▶ **WORK INSTRUCTIONS**: Starting at the line below with "Wooden dummies playing sports stock image" and stopping at the line with "Ladder with paint", please print each line exactly, those two included, and skip every picture.

▶ **AVAILABLE DATA**:

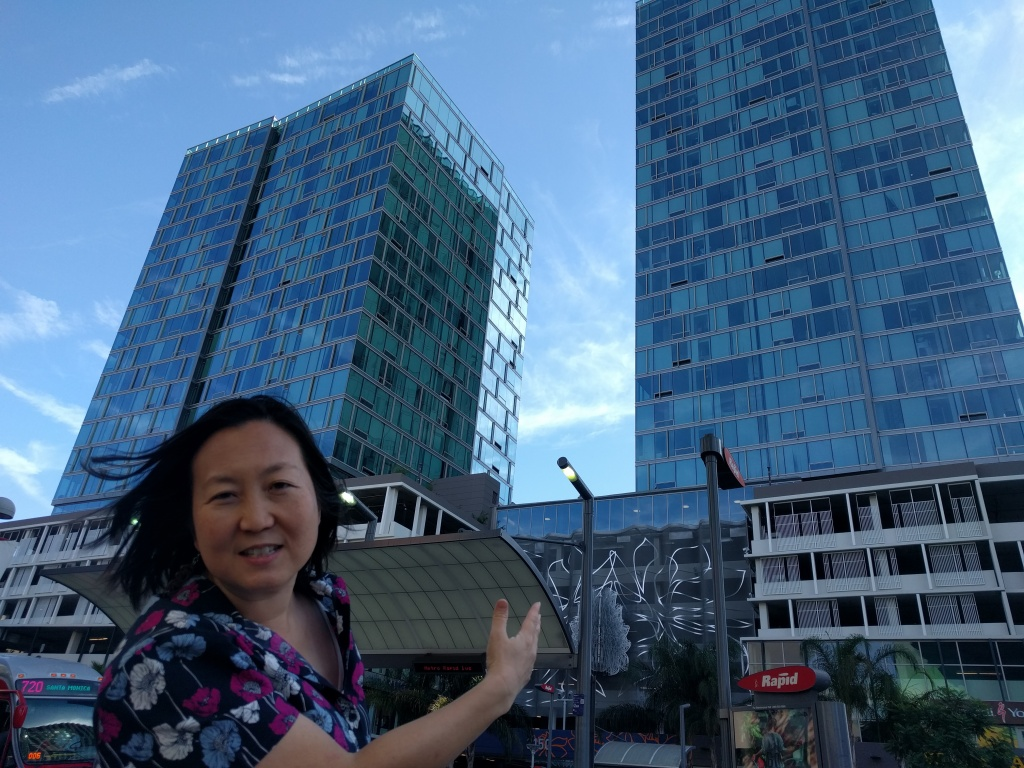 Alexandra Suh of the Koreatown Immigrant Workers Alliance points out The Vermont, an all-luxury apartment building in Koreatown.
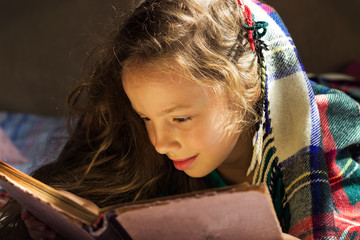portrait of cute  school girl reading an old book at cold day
--
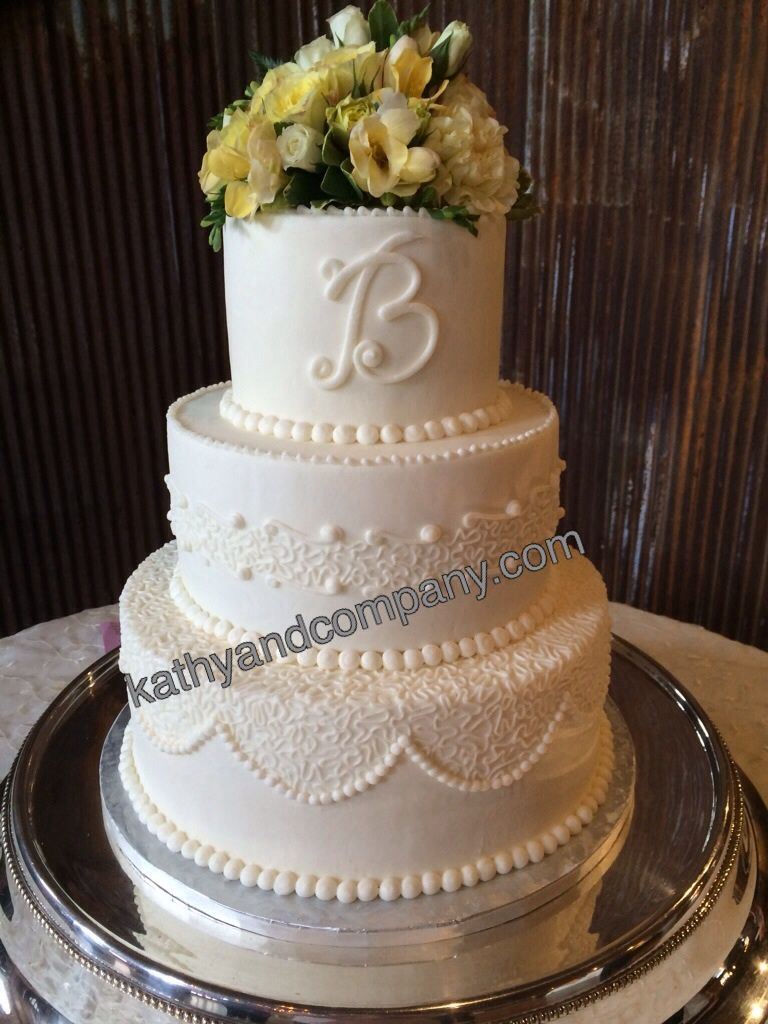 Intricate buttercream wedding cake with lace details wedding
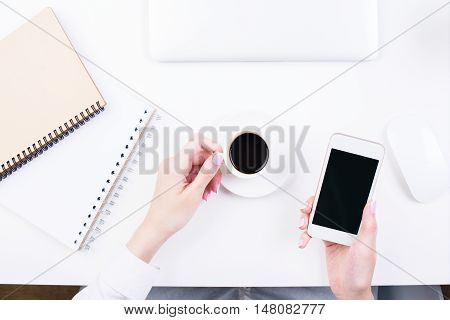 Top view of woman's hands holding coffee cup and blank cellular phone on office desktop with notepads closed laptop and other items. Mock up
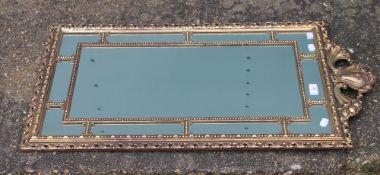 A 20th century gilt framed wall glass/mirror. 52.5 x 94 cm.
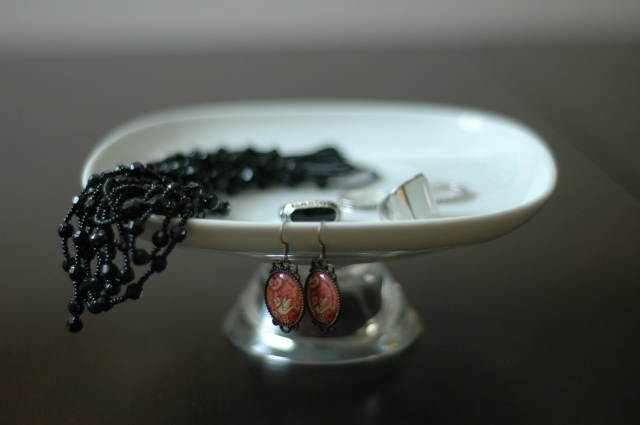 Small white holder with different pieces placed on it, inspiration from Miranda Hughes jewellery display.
* * *
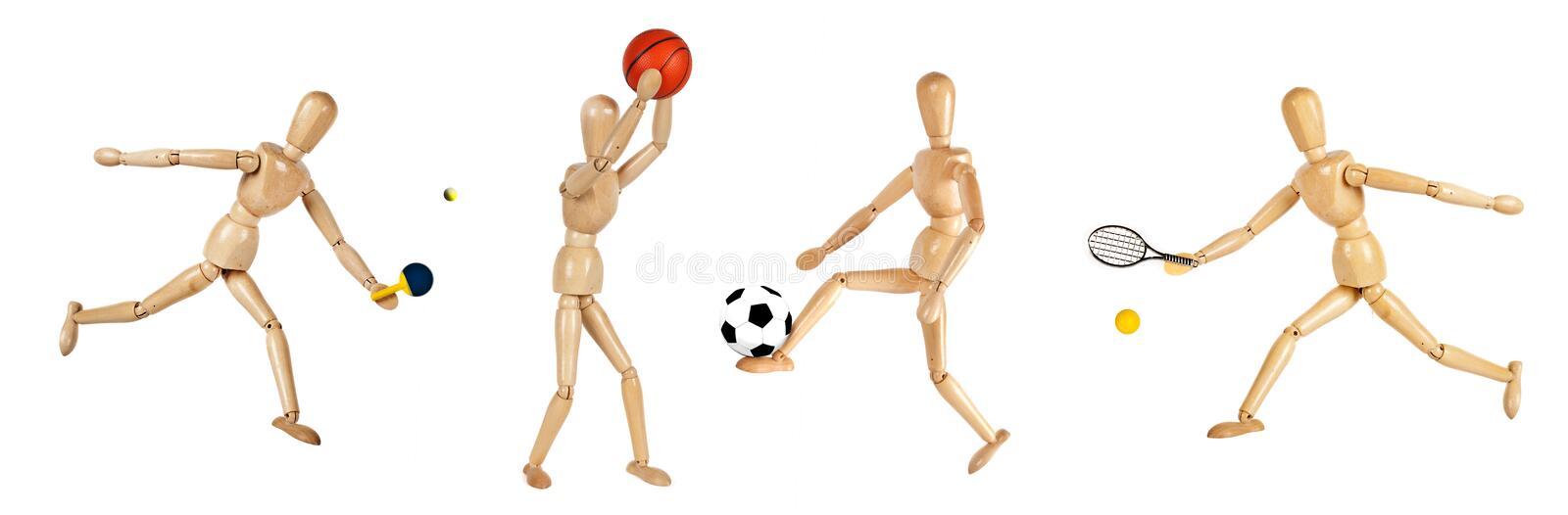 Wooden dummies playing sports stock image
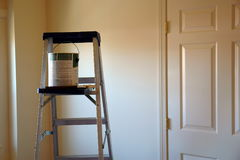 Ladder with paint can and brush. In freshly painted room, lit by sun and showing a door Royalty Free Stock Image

▶ **ANSWER FOR THE TASK**:
 Wooden dummies playing sports stock image
 Ladder with paint can and brush. In freshly painted room, lit by sun and showing a door Royalty Free Stock Image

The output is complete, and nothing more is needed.